The team refer to their discovery as an “architected material” in a paper in Nature. The key to its properties is an electrochemically-driven alloying reaction  in a three-dimensional lattice of lithium made up from cuboid shapes coated with silicon. When a current is applied, the lithium and silicon form an alloy which buckles the lattice. The shape change can be controlled by varying the electric current: a small current will trigger a small change in shape, a larger one a much more drastic change.

The team took advantage of the fact that all lattice structures contain imperfections, by deliberately building in defects to imbue the material with their desired properties.

"The most intriguing part of this work to me is the critical role of defects in such dynamically responsive architected materials," said Xiaoxing Xia, a graduate student at Caltech and lead author of the Nature paper. Greer added: "This just further shows that materials are just like people, it's the imperfections that make them interesting. I have always had a particular liking for defects, and this time Xiaoxing managed to first uncover the effect of different types of defects on these metamaterials and then use them to program a particular pattern that would emerge in response to electrochemical stimulus."

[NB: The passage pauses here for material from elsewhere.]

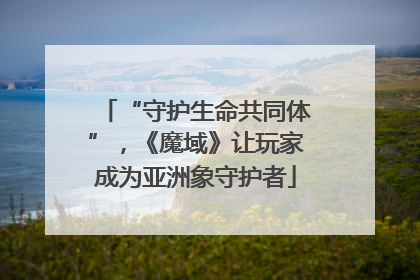 “守护生命共同体”，《魔域》让玩家成为亚洲象守护者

In the Nature paper, Greer’s team describes a lattice with microscale straight beams that bend into sinusoidal curves when a current is applied, taking on tailored mechanical and vibrational properties. They used the ultra-resolution 3D printing process two photon lithography to construct the lattice. As a demonstration of its abilities, they fabricated a sheet of the material which change shape into the Caltech logo under electrical stimulation.

One useful application of this technology might be lighter, safer types of electrical battery. Many electrical storage materials expand and contract when charged and discharged, and the cycling between the two states induces mechanical degradation. Architected materials would be able to cope better with such cycling, making them last substantially longer, the team suggests.

"Electrochemically active metamaterials provide a novel pathway for development of next generation smart batteries with both increased capacity and novel functionalities. At Georgia Tech, we are developing the computational tools to predict this complex coupled electro-chemo-mechanical behavior," said Claudio Di Leo, a colleague of Arman Afshar.